**Records provided:**
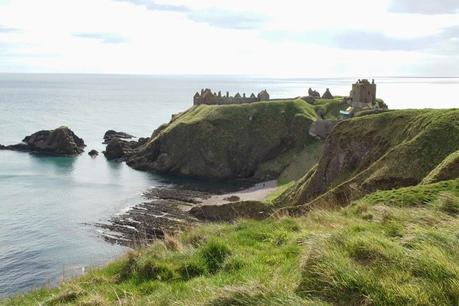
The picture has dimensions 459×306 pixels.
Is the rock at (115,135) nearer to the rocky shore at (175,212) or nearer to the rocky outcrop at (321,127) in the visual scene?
the rocky shore at (175,212)

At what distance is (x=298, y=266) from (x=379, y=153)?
1751 inches

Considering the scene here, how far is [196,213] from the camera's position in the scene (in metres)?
64.5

**Exercise goal:** Rewrite all the records above with every "scene" swapped for "view" and nothing else changed. Leave the pictures out.

**Solution to this task:**
The picture has dimensions 459×306 pixels.
Is the rock at (115,135) nearer to the rocky shore at (175,212) or nearer to the rocky outcrop at (321,127) in the visual view?
the rocky shore at (175,212)

At what distance is (x=298, y=266) from (x=379, y=153)?
1751 inches

Considering the view here, how far is [196,213] from the camera's position in the view (in metres)?
64.5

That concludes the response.